The name vermouth comes from the German word for wormwood: wormut. Wormwood flower and petals are a nice bittering ingredient and the basis of the vermouth I’m going to illustrate here. But another amazing ingredient really took over and made this vermouth a very unique aperitif. The myrrh bark is a very strong presence in this vermouth – it is very woody, aromatic and smells like an antique chest or cabinet. If that seems a little challenging, you can cut back on the amount – maybe just a pinch. But it is a wonderful aromatic addition. I like to call this vermouth Myrrhmouth!

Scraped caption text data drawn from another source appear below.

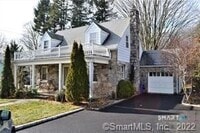 Building Photo - 71 Silvermine Ave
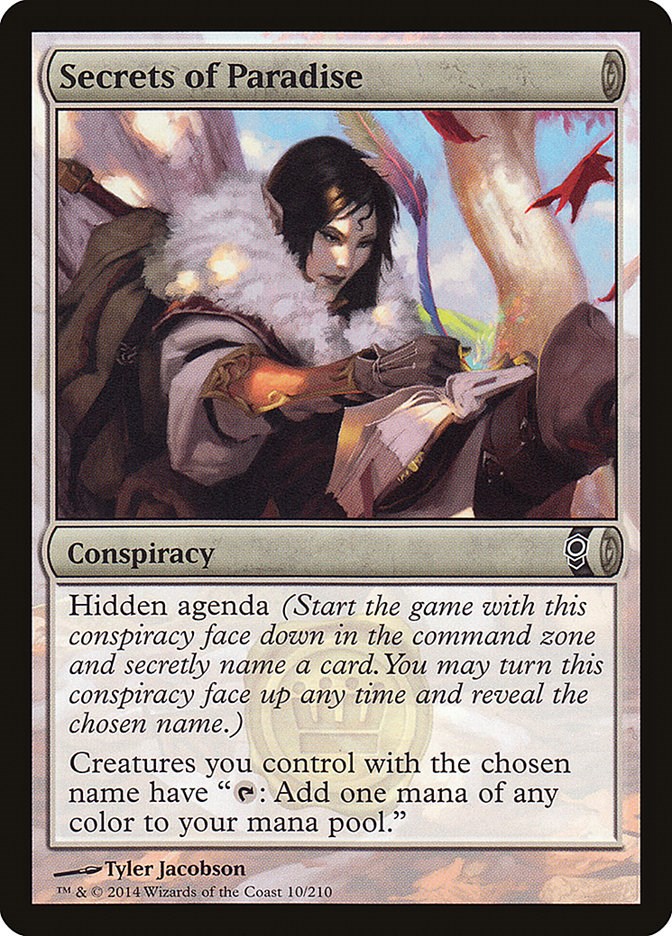 mtg smaug card Smaug TCG Token Custom Altered
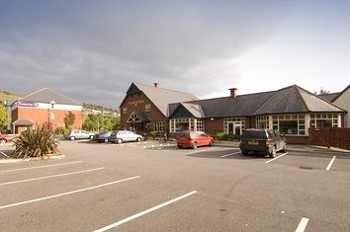 Premier Inn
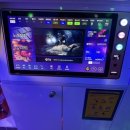 타워 노래연습장 이미지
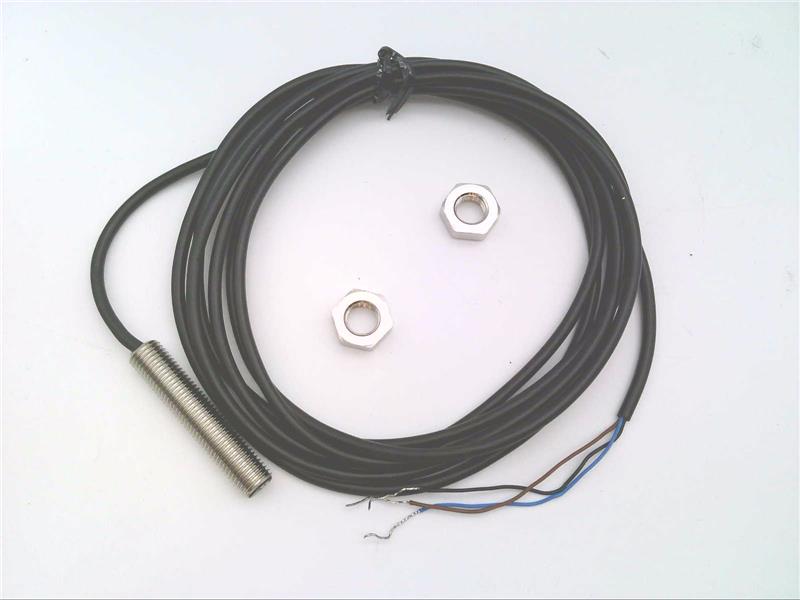 SCHNEIDER ELECTRIC XS1D08PA140D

Without further ado, here is the recipe.
1 750 ml bottle of Pinot Grigio (I used a Hogue Cellars 2011)
1/2 C of sweet sherry (a cheap Sheffield cream sherry)
1/8 C of dark toast French oak tincture (75% ABV)
1/8 C of medium toast American oak tincture (75% ABV)
1 tsp dried wormwood
1 tsp dried centaury
1 tsp gentian root
1 tsp galangal root
1 mace flower
1 tsp hyssop flower
1-1/2 tsp dried orange peel
1 tsp angelica root
1/2 tsp ground corriander seeds
7 drops of cinnamon tincture
1 tsp crushed myrrh bark
- Sweetening/coloring agents
1/4 C caramelized sugar
1/4 C boiling water
1/4 C simple syrup
1. Pour half of the wine into a saucepan with the flavoring agents and bring to a boil. Immediately cut the heat to low and simmer for 5 minutes. Strain the solids out and discard. Keep the wine in the saucepan.
2. Boil some water and have it ready
3. Caramelize the sugar by heating it on medium or medium high until dark reddish brown.
4. Let the sugar cool slightly and carefully add 1/4 cup of boiling water (stand back!)
5. Add the remaining wine to the saucepan and add the caramel coloring. Stir and mix thoroughly.
6. Fortify the wine with the oak tinctures (You can use brandy instead if available).
7. Add 1/2 cup of the sweet sherry and 1/4 cup of the simple syrup.
Let the mixture cool. Strain it through a coffee filter and bottle it up. Cool and keep in the refrigerator.